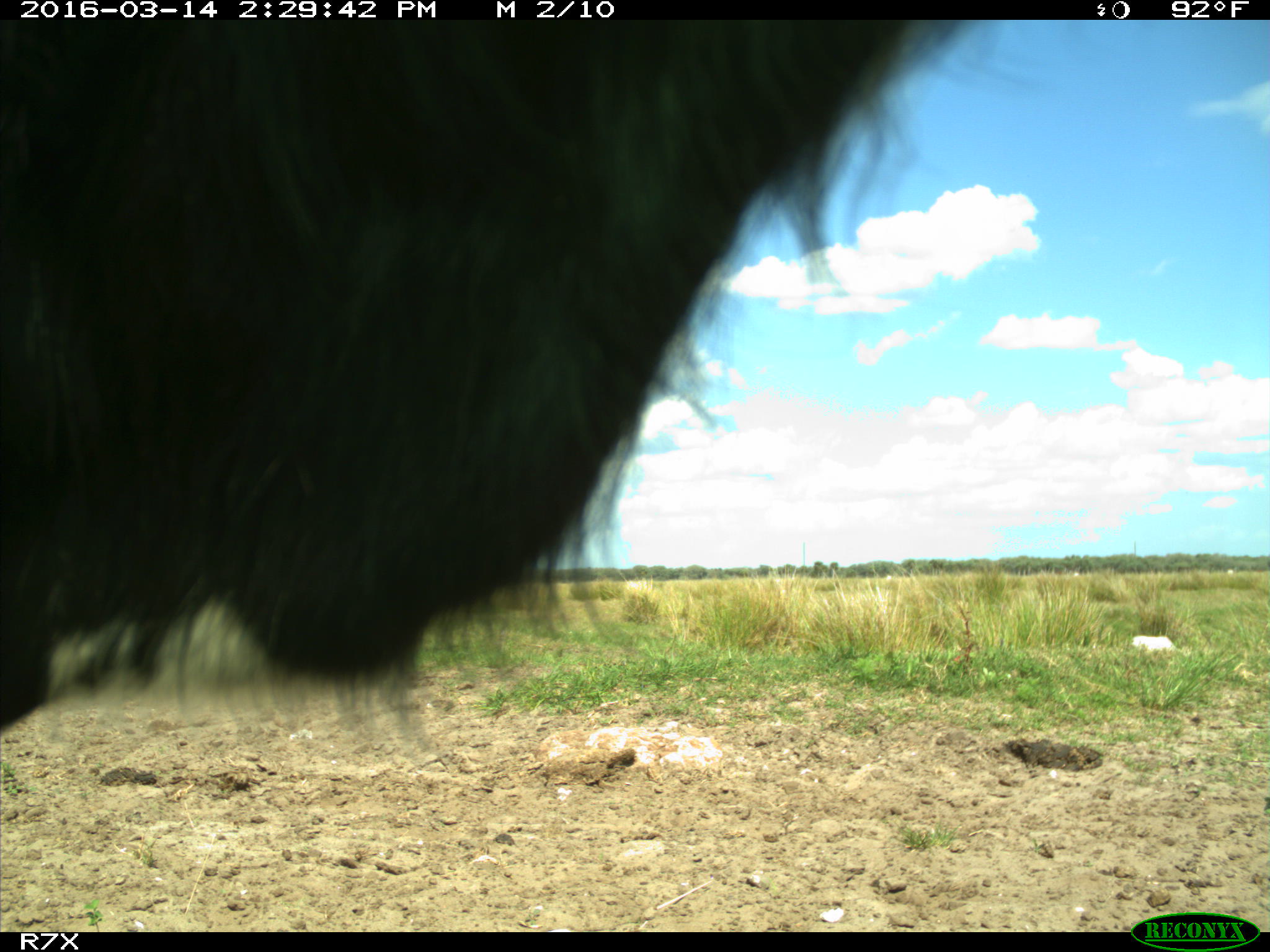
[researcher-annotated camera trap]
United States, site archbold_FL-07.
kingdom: Animalia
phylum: Chordata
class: Mammalia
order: Artiodactyla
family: Bovidae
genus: Bos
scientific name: Bos taurus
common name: domestic cow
Bos taurus (domestic cow).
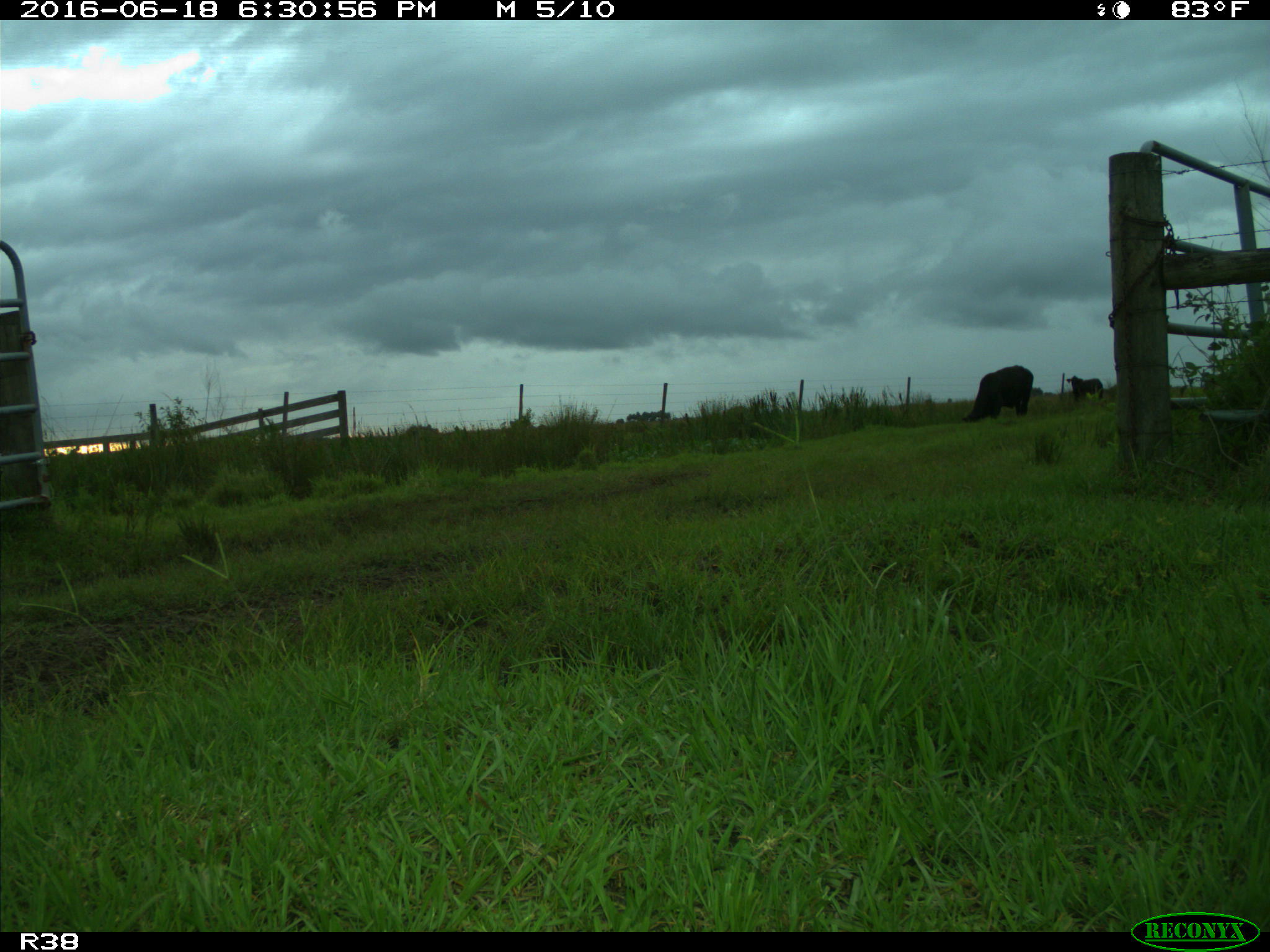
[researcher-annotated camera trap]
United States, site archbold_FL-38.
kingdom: Animalia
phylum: Chordata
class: Mammalia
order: Artiodactyla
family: Bovidae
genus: Bos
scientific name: Bos taurus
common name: domestic cow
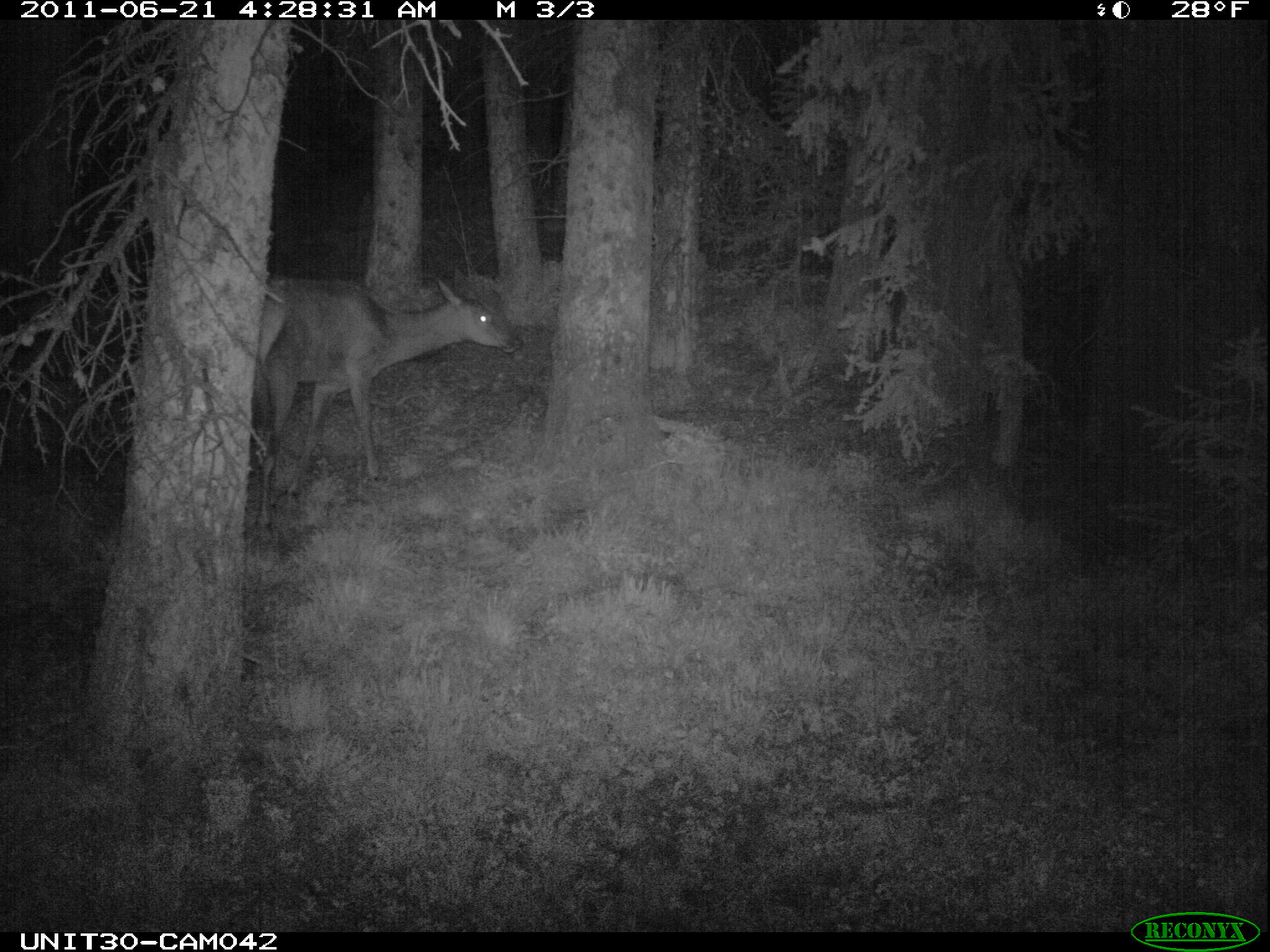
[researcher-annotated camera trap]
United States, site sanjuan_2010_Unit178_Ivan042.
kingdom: Animalia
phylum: Chordata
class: Mammalia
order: Artiodactyla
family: Cervidae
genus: Cervus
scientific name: Cervus elaphus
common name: red deer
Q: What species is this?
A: Cervus elaphus (red deer).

·····

(Task) Your copy should match the entries above exactly and contain no pictures.

(Answer space)
[researcher-annotated camera trap]
United States, site archbold_FL-07.
kingdom: Animalia
phylum: Chordata
class: Mammalia
order: Artiodactyla
family: Bovidae
genus: Bos
scientific name: Bos taurus
common name: domestic cow
Bos taurus (domestic cow).
[researcher-annotated camera trap]
United States, site archbold_FL-38.
kingdom: Animalia
phylum: Chordata
class: Mammalia
order: Artiodactyla
family: Bovidae
genus: Bos
scientific name: Bos taurus
common name: domestic cow
[researcher-annotated camera trap]
United States, site sanjuan_2010_Unit178_Ivan042.
kingdom: Animalia
phylum: Chordata
class: Mammalia
order: Artiodactyla
family: Cervidae
genus: Cervus
scientific name: Cervus elaphus
common name: red deer
Q: What species is this?
A: Cervus elaphus (red deer).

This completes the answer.